Text passage:
We need all hands on deck in fight to keep Coronavirus from hitting SVG
Our Readers' Opinions
March 6, 2020

We need all hands on deck in fight to keep Coronavirus from hitting SVG

EDITOR: The Caribbean Public Health Agency (CARPHA) issued a statement a month ago, saying the Caribbean is a low risk area in relation to COVID-19 (Coronavirus). Really? Am I hearing right? Is the leading health authority in the Caribbean misleading Caribbean people? Is it that our people are immune to the disease, or we block off our borders from the rest of the world?

The most logical and sensible way to approach the handling of this pandemic, is to assume the virus is already here, so everybody needs to play their roll in containing and eventual eradication of this virus. All institutions, businesses and individuals first have to understand that some effort on their part could avoid a total shut down of this country’s daily activities. This is not instilling fear in people, it’s taking proactive action.

An infected individual can disembark a plane at Argyle, get on a bus, head into Kingstown, go to a bank, draw off some money to go to a restaurant, then a supermarket, before heading home, and mingle with family members.

Problem requirements:
List every sentence ending in a question mark in the letter above about keeping the coronavirus out of SVG.

Saved entries:
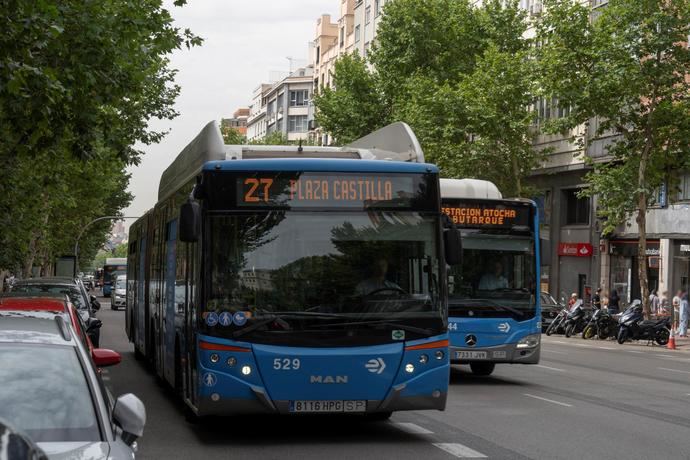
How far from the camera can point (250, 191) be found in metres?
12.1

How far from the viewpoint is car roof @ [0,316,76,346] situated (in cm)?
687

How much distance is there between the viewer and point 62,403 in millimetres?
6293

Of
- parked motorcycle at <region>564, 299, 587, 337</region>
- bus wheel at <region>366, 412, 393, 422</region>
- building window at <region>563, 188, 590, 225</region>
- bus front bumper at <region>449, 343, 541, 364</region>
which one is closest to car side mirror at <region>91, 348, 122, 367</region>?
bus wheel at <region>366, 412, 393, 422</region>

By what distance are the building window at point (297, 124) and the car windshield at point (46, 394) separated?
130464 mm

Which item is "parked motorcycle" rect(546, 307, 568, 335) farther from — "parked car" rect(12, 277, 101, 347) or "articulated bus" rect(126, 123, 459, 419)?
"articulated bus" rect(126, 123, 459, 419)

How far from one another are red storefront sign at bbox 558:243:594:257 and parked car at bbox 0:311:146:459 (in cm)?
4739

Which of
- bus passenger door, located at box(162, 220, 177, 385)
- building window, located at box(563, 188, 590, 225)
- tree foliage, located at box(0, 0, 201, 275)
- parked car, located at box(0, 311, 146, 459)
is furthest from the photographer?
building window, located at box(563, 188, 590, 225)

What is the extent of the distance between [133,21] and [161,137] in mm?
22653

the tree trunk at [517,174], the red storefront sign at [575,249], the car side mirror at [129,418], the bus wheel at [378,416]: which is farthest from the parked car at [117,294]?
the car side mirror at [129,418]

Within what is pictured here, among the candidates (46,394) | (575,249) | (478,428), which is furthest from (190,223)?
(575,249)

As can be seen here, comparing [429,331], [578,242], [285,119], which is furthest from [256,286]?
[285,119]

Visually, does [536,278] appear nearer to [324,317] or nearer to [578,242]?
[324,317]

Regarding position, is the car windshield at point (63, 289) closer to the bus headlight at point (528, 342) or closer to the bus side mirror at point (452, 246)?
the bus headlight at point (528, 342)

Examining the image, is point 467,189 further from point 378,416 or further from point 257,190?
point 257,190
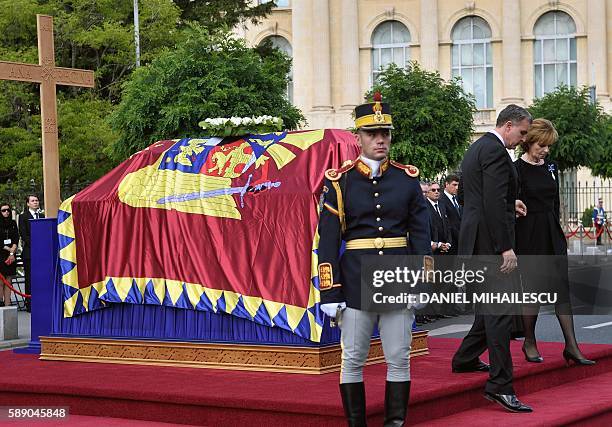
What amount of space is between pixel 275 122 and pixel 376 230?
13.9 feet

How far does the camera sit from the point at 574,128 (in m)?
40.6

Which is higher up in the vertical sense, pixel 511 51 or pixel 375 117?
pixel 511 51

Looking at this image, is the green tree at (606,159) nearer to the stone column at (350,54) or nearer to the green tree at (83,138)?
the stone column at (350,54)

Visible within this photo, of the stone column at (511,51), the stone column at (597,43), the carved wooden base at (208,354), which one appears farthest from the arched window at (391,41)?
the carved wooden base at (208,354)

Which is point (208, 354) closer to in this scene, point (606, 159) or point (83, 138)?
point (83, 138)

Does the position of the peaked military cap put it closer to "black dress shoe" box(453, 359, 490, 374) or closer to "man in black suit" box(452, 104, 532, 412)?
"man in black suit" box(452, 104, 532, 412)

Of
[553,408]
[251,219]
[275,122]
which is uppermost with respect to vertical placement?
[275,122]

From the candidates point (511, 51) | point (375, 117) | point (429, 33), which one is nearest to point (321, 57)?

Exercise output:
Really?
Am I hearing right?
Is the leading health authority in the Caribbean misleading Caribbean people?
Is it that our people are immune to the disease, or we block off our borders from the rest of the world?